The charity passed the information on to the police and detectives began to investigate to establish the exact location where the women were being held.

At the same time, workers from the Freedom Charity maintained contact with the women in a series of secret phone calls.

The call to the charity came through some time after the TV documentary was broadcast.

Prem said her workers treated "every call as a last chance" and immediately sought to help the women. "We gained their trust over a period of telephone calls when they could telephone. That had to be done in secret," she said.

"They were very brave to carry on with that. It was very difficult for them to get to the telephone. They gave us set times when they were able to speak to us."

The rescue was planned for 25 October when arrangements were made to meet them at an agreed location.

Two of the women – the 30-year-old and 57-year-old – walked out of the house and met the charity workers and the police as planned. They then identified the location where they had been held and the police moved in to rescue the eldest woman from the property on the same day.

Describing the conditions the women have been living in, Prem said: "They felt they were in massive danger." Their alleged captors were the "heads of the family" and the women were "absolutely terrified" of them.

"They were living lives of domestic servitude," she said. "They did have rooms that they could use but they were really restricted about what they could do and could never leave the front door."

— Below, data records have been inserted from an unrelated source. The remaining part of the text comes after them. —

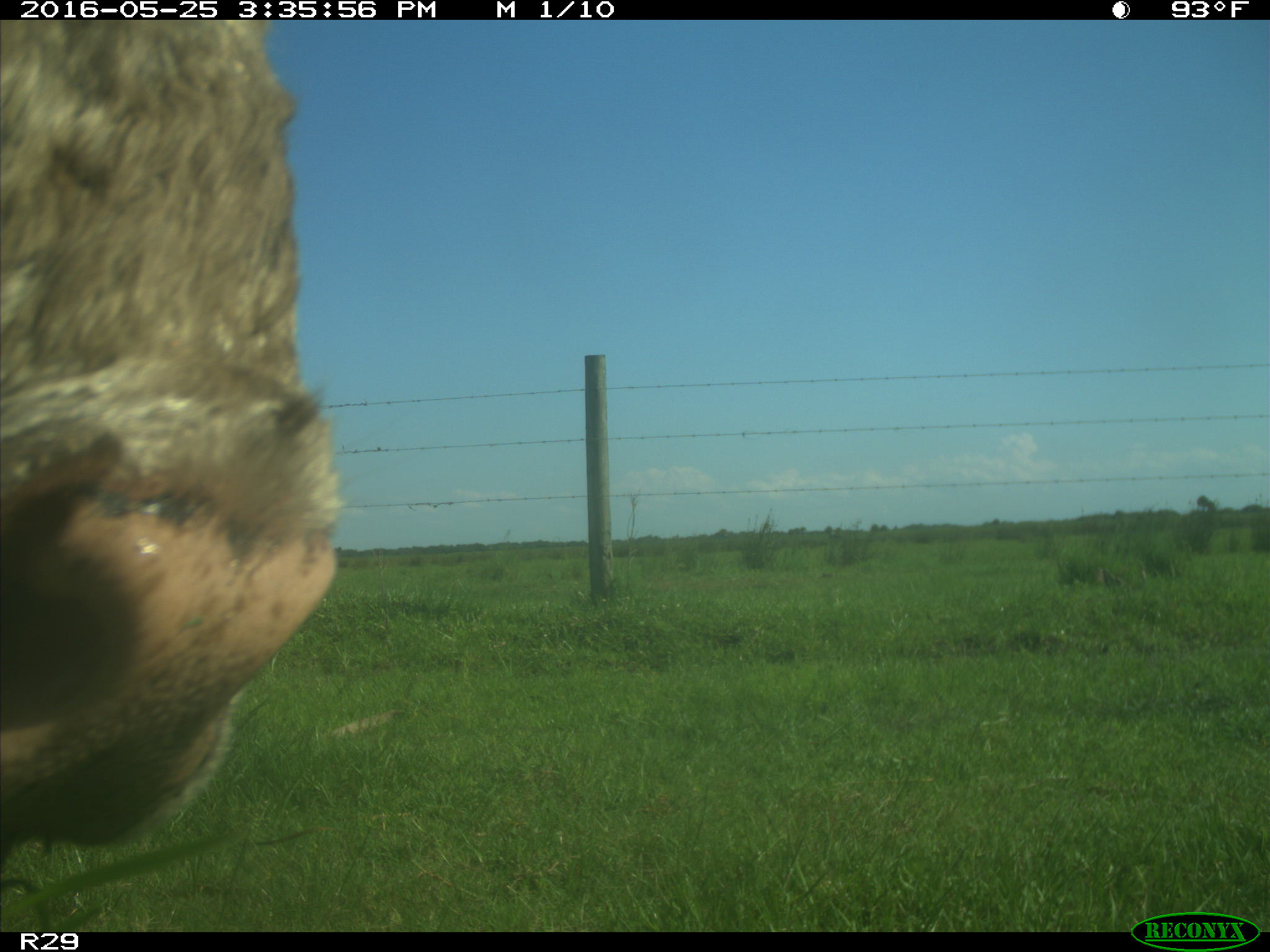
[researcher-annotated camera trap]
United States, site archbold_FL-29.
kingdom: Animalia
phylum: Chordata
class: Mammalia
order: Artiodactyla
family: Bovidae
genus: Bos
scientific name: Bos taurus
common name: domestic cow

Prem told BBC Newsnight: "They are very distressed about what's happened but they're making steady process. I've spent a great deal of time with them and think they're making as much progress as we can expect them to. It's been very difficult for them."

Describing the moment they walked out of the house, Prem said: "They threw their arms around me and thanked me for work we have done … it was a very, very emotional time."

The case has echoes of abductions of three woman by Ariel Castro in Ohio in the US in 2002 and 2004, and of the Elisabeth Fritzl and Natascha Kampusch incarcerations in Austria.

On 25 October the rescue operation came to fruition, and the women were able to walk to freedom without their captors realising. "It was planned that they would be able to walk out of the property. The police were on standby," said Prem. "I don't believe the neighbours knew anything about it at all. It was just an ordinary house in an ordinary street."

In the offices of the charity, the workers were elated when the call confirming they were safe came through. "When we found out that they came out of that house, there were huge cheers here that they were safe," said Prem.

Despite her work on so-called "honour" crimes and forced marriages, she – like the police – had never seen enslavement of this magnitude.

"We have had no experience of anything like this before. We have spoken to other people around this and it's out of our comfort zones," she said.